A DISPUTA ELEITORAL

A DISPUTA ELEITORAL

A cidadezinha nos confins dos pampas -- quase na fronteira com o Uruguai -- amanheceu no Natal com ar de "esposa traída", do tipo que constata a cama do casal vazia. O marido não dormira em casa ! Explico: na porta das casas, em boa parte da cidade, das personalidades mais influentes, mais importantes, estava o presente "anônimo", não fosse por singelo cartão "de Boas Festas".

Aquilo era muita audácia... as eleições municipais, que deveriam ter sido em outubro, devido a repentina enchente foram remarcadas para os dias iniciais do novo ano. Algum espertinho aproveitara as derradeiras horas de propaganda permitida para a investida malandra, quase um insulto. Na ceia de Natal em meia cidade os ânimos se exaltaram, o assunto principal não era a chegada do Menino-Deus mas a dos presentes ofensivos.

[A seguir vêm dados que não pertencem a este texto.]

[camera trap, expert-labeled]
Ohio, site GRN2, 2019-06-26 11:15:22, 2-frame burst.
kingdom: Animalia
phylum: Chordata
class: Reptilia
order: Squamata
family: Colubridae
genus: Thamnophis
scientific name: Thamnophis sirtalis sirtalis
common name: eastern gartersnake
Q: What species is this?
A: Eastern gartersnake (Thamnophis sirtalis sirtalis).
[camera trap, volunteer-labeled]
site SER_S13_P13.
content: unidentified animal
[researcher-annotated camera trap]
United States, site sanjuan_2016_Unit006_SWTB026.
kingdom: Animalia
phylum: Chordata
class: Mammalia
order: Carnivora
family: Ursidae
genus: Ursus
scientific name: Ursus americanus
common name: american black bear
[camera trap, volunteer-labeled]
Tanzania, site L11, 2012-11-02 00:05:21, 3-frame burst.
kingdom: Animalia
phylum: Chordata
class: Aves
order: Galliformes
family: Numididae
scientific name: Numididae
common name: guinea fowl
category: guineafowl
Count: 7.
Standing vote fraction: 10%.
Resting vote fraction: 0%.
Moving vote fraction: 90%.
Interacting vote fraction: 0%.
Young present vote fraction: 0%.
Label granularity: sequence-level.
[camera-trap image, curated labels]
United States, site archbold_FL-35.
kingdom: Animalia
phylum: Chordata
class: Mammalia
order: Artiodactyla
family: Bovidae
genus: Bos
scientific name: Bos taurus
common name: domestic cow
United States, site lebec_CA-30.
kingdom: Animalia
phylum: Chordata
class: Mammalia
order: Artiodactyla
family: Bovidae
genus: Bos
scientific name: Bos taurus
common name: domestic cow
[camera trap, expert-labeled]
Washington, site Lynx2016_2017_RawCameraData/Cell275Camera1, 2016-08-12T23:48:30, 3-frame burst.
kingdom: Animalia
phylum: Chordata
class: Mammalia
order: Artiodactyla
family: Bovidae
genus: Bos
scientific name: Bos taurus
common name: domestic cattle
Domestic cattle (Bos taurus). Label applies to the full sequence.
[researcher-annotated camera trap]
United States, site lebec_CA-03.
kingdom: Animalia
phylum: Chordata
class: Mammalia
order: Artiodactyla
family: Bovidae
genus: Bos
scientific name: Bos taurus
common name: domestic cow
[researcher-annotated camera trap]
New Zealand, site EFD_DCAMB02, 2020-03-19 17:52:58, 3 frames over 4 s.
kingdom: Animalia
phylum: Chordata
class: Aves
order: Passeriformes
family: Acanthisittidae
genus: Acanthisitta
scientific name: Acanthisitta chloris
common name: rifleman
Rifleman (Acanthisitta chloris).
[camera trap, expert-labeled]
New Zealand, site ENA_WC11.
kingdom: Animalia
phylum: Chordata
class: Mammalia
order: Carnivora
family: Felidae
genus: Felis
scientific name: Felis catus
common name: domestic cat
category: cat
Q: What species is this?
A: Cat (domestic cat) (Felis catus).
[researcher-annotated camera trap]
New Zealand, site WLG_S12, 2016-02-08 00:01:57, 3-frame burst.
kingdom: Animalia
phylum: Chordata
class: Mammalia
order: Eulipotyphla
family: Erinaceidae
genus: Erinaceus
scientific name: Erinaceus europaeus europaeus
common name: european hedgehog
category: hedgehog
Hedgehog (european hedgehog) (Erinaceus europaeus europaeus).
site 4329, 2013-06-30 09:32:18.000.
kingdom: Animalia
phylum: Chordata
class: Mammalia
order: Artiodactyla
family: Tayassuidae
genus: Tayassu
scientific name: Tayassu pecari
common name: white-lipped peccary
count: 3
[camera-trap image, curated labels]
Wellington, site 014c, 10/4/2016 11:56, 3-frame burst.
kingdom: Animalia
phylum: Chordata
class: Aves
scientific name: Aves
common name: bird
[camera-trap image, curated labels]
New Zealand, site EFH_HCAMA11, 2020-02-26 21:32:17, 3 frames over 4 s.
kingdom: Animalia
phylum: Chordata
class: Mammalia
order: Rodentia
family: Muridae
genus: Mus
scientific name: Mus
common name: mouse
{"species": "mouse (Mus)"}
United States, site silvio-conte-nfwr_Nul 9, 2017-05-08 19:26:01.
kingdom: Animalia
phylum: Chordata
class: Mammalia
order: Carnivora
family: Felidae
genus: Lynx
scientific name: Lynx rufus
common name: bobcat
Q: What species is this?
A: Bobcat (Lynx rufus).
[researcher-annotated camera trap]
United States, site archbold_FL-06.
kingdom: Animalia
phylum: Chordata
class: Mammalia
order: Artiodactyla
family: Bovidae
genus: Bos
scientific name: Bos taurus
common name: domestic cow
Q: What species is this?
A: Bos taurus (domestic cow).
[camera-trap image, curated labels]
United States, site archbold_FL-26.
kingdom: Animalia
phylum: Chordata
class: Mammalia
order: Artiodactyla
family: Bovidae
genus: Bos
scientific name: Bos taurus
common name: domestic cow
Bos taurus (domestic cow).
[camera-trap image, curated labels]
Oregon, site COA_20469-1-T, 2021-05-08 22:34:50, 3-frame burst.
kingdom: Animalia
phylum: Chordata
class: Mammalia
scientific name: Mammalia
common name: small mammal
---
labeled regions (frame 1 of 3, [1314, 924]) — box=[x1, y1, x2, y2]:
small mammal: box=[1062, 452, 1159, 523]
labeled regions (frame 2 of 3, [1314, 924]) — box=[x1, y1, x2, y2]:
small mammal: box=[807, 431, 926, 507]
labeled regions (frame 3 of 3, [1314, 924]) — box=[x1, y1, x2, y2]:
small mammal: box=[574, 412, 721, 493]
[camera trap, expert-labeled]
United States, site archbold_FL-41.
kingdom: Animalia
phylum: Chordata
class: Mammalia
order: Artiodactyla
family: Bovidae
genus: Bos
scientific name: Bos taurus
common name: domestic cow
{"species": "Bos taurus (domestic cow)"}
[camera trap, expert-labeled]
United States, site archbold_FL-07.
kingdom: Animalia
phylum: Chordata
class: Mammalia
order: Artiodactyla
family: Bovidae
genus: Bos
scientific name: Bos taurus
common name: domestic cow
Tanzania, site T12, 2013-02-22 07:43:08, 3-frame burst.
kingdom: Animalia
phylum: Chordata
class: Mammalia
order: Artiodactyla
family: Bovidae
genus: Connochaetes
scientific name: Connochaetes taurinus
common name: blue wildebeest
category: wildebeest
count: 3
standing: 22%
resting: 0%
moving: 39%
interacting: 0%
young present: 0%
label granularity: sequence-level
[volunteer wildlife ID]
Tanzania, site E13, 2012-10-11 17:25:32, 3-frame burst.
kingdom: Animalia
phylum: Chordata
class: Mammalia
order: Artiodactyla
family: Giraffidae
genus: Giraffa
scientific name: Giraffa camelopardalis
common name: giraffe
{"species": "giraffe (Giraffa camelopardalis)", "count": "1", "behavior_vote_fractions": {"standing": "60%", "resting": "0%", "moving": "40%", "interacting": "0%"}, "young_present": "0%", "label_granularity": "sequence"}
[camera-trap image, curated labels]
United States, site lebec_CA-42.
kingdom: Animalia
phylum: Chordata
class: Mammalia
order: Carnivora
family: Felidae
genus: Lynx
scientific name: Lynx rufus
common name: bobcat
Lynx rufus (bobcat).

A cidade "se dividia" em 3 grupos políticos: o "Boi Feliz", das famílias da gente importante, abastada, descendente dos fundadores; o "Curral Novo" aglutinava pequenos comerciantes, funcionários públicos diversos, esportistas, professores e diretores de escola e, na base da pirâmide, o populacho vil, pessoas sem ocupação definida -- e que não se importavam com eleição alguma -- formavam o terceiro grupo político, o "Cão Feliz", maior em número, menor em importância.

Nesse momento todos estavam irritados... alguém tentara suborná-los com presentinhos "de bosta" ! Na "calada da noite", oculto sob as trevas natalinas, alguém decidira insultar a decência geral.

-- "Aqueles "alemão" do "Curral Novo" nunca prestaram" !, vociferou no bairro nobre o "figurão", sob os aplausos dos convidados endinheirados.

Do outro lado da cidade, mesa mais modesta, de chucrutes, cerveja e compostas, troveja vermelho de ira santa um descendente de bávaros, visigodos e germanos:

-- "É coisa do miserável do "turco" do "Boi Feliz", só êle tem dinheiro para uma palhaçada dessas" !

Até nos subúrbios a reclamação era semelhante, algumas poucas choupanas, das mais pobres, surgiram com 2 pacotinhos natalinos -- cartão com o símbolo dos "Partidos nobres" -- à porta, para surda inveja de moradores com alguma posse, na área do "Cão Feliz". As discussões e acusações atravessaram a semana.

-- "Partido safado... botou cartão dele mesmo em casa de alguns eleitores, só pra parecer que fomos nós" !

-- "Os desgraçados acham que nos compram com presentes... a nós, que fundamos essa Cidade" !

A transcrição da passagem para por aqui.